_WHAT IS ASKED:_ Quote the entries below word for word, starting at the line that contains "Which choice from" and ending at the line that contains "4489 centimetres", with both of those lines included. Leave the pictures out of your answer.

** START **

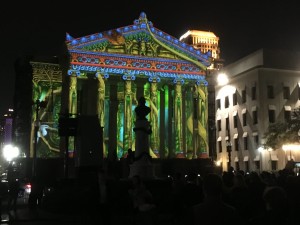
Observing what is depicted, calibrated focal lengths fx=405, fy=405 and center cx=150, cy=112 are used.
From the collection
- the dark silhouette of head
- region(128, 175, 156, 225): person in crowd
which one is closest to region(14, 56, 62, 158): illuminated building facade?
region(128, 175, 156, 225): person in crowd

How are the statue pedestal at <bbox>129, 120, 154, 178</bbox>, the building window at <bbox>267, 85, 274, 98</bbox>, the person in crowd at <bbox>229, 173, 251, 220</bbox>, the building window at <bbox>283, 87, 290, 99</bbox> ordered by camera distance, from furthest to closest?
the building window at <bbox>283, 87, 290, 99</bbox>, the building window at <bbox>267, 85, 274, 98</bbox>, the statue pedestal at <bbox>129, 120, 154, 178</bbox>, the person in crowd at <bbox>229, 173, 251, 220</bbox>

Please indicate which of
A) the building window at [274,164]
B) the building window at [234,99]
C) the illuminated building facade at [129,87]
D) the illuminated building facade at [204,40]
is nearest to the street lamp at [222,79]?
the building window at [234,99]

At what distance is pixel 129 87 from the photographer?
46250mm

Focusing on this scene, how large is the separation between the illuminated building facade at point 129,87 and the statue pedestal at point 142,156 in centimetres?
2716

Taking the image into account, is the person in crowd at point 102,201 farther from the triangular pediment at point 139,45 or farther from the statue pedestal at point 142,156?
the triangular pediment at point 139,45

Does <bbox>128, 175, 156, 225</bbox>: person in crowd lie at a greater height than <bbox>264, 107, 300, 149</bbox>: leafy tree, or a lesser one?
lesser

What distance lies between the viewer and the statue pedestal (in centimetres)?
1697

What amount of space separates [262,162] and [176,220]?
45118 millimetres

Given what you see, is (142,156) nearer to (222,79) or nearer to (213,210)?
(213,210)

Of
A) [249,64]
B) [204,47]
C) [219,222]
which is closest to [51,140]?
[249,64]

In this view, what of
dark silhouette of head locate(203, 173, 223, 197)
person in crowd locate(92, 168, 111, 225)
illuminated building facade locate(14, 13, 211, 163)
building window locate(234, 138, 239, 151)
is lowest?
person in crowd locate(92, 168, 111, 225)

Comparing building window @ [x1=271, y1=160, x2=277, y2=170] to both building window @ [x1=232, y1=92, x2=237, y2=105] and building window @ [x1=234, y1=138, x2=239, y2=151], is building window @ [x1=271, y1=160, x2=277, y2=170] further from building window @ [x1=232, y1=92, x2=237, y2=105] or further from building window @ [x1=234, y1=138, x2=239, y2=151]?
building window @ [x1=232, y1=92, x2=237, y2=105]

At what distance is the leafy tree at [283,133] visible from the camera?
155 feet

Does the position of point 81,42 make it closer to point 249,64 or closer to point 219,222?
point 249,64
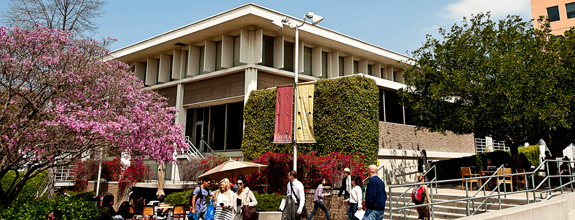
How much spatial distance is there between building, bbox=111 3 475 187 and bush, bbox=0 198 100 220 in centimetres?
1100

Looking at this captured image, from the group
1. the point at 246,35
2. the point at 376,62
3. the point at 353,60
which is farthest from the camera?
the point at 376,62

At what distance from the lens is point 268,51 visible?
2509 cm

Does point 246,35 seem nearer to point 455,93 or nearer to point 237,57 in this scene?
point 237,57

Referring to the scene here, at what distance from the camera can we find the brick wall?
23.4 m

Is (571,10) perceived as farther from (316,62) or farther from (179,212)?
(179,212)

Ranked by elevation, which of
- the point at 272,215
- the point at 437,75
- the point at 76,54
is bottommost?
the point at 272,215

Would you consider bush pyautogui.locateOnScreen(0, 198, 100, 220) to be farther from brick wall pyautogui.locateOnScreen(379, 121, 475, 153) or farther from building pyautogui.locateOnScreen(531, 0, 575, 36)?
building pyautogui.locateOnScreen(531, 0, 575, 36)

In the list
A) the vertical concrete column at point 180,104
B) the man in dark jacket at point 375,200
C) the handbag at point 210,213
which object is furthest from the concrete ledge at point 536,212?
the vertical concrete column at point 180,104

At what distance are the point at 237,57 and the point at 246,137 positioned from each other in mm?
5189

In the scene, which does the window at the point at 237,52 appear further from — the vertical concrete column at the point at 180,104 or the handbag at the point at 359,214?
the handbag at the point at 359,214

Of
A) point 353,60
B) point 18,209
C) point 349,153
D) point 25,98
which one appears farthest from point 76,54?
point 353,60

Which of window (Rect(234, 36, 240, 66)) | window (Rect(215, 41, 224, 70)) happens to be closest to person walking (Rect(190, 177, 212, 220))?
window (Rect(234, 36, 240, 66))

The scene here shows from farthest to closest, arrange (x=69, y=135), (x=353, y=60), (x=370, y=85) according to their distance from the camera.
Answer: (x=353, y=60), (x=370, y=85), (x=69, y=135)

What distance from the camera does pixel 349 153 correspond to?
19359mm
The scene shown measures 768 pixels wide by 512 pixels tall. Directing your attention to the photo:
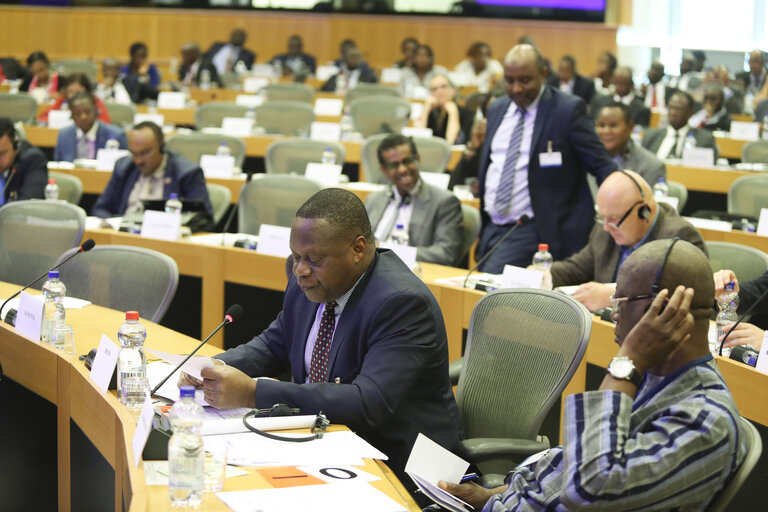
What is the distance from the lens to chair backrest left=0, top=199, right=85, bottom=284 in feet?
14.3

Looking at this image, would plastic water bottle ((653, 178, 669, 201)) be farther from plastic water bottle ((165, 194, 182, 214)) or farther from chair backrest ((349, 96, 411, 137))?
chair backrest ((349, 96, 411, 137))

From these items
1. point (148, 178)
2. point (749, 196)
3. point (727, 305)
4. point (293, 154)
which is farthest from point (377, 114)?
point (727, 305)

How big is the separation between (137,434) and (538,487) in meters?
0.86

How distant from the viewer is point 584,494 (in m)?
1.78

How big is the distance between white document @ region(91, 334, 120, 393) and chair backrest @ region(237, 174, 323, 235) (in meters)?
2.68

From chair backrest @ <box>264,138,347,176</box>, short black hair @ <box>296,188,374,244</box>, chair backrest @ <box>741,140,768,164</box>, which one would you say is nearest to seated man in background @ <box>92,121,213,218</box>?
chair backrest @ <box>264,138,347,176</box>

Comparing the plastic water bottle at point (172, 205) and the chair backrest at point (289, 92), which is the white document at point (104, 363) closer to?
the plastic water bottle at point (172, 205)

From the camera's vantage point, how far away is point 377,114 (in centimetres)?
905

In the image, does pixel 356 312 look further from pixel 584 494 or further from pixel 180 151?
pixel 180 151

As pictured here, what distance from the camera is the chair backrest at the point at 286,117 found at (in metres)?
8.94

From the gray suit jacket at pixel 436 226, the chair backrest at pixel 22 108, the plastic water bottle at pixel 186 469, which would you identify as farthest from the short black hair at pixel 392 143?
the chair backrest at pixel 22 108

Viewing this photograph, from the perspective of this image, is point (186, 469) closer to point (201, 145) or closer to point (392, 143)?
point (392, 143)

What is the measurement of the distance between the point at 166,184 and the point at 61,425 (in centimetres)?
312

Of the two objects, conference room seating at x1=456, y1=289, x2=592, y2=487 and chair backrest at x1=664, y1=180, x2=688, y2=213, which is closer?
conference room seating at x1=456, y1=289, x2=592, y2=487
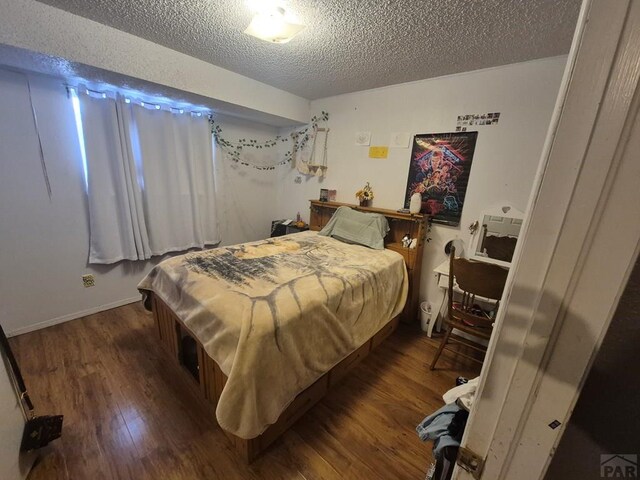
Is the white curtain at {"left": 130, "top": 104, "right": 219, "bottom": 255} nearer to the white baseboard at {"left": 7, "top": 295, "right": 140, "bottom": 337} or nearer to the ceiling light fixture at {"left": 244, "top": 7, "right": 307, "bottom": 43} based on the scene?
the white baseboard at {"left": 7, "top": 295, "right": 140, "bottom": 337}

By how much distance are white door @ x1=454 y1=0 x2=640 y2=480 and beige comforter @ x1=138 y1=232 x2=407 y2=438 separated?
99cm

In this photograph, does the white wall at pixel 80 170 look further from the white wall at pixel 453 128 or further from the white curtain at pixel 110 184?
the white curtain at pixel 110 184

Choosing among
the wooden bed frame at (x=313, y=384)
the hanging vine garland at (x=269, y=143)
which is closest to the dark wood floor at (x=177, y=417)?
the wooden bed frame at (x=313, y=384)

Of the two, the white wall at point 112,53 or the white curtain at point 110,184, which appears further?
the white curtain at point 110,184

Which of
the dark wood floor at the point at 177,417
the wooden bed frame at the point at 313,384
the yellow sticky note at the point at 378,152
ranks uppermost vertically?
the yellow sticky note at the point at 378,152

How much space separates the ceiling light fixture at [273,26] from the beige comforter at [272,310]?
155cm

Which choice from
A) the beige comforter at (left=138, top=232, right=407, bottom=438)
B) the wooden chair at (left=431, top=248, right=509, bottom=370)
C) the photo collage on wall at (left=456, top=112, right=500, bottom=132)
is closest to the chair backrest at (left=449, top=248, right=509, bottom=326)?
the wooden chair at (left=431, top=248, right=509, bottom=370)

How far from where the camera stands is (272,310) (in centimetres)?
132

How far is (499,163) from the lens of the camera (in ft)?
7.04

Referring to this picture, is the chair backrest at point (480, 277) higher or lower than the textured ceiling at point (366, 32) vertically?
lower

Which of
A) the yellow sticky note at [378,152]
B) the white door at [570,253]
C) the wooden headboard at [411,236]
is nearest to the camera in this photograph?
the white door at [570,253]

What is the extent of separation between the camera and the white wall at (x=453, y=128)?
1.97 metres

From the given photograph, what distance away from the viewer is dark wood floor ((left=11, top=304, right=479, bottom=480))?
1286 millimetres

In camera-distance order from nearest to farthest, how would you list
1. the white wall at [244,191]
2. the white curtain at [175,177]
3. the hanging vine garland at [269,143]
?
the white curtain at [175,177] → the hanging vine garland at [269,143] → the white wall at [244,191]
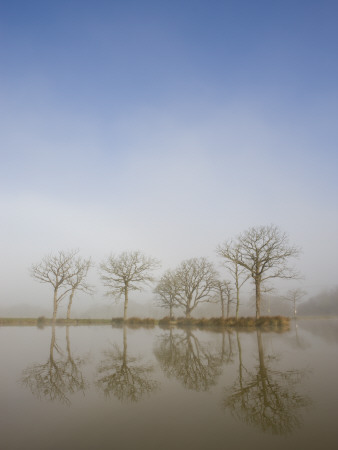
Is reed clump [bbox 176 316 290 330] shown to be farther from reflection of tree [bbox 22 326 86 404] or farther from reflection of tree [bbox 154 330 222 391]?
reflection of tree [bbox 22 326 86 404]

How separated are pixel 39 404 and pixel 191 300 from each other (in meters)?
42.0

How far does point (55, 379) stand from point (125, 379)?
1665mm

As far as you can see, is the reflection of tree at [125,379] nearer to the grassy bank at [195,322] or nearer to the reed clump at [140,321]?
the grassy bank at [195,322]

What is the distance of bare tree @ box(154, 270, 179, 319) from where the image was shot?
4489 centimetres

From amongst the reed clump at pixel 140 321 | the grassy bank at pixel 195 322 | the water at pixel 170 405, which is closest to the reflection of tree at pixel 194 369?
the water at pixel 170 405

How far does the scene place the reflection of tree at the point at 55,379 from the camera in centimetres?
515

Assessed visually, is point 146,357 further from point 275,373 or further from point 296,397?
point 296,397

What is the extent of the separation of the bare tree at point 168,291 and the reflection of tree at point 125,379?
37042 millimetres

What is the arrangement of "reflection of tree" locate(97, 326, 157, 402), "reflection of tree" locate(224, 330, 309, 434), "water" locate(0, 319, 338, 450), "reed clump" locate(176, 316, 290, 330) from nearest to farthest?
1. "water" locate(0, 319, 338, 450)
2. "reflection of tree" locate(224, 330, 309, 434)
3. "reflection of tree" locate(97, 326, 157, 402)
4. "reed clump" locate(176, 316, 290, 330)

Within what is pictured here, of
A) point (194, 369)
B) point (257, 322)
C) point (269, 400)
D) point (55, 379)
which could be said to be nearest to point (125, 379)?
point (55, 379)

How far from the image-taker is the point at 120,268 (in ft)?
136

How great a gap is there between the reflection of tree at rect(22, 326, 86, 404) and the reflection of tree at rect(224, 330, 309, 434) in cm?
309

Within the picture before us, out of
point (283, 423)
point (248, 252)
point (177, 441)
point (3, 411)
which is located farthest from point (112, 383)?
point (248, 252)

** END **

_EXPECTED OUTPUT:_
Which choice from
A) the beige comforter at (left=138, top=232, right=407, bottom=438)
B) the wooden chair at (left=431, top=248, right=509, bottom=370)
C) the photo collage on wall at (left=456, top=112, right=500, bottom=132)
is closest to the chair backrest at (left=449, top=248, right=509, bottom=326)?
the wooden chair at (left=431, top=248, right=509, bottom=370)

How far from where the camera stands is (272,310) (in centimetres)?
132

How far is (499,163) from the lens of the camera (in ft)?
7.04

Referring to this picture, is the chair backrest at point (480, 277) higher or lower than the textured ceiling at point (366, 32) vertically?
lower

Which of
A) the yellow sticky note at [378,152]
B) the white door at [570,253]
C) the wooden headboard at [411,236]
is nearest to the camera in this photograph?
the white door at [570,253]

What is the extent of separation between the camera and the white wall at (x=453, y=128)?
1.97 metres

From the given photograph, what distance away from the viewer is dark wood floor ((left=11, top=304, right=479, bottom=480))?
1286 millimetres

In camera-distance order from nearest to farthest, how would you list
1. the white wall at [244,191]
2. the white curtain at [175,177]
3. the hanging vine garland at [269,143]
?
the white curtain at [175,177] → the hanging vine garland at [269,143] → the white wall at [244,191]
Is reed clump [bbox 176 316 290 330] shown to be farther from reflection of tree [bbox 22 326 86 404] or farther from reflection of tree [bbox 154 330 222 391]?
reflection of tree [bbox 22 326 86 404]

How separated are pixel 39 404 and pixel 191 300 from each other (in meters)?
42.0

How far does point (55, 379) stand from point (125, 379)?
1665mm

As far as you can see, is the reflection of tree at [125,379] nearer to the grassy bank at [195,322] or nearer to the reed clump at [140,321]?
the grassy bank at [195,322]

What is the distance of bare tree @ box(154, 270, 179, 319) from where the image was shot?
4489 centimetres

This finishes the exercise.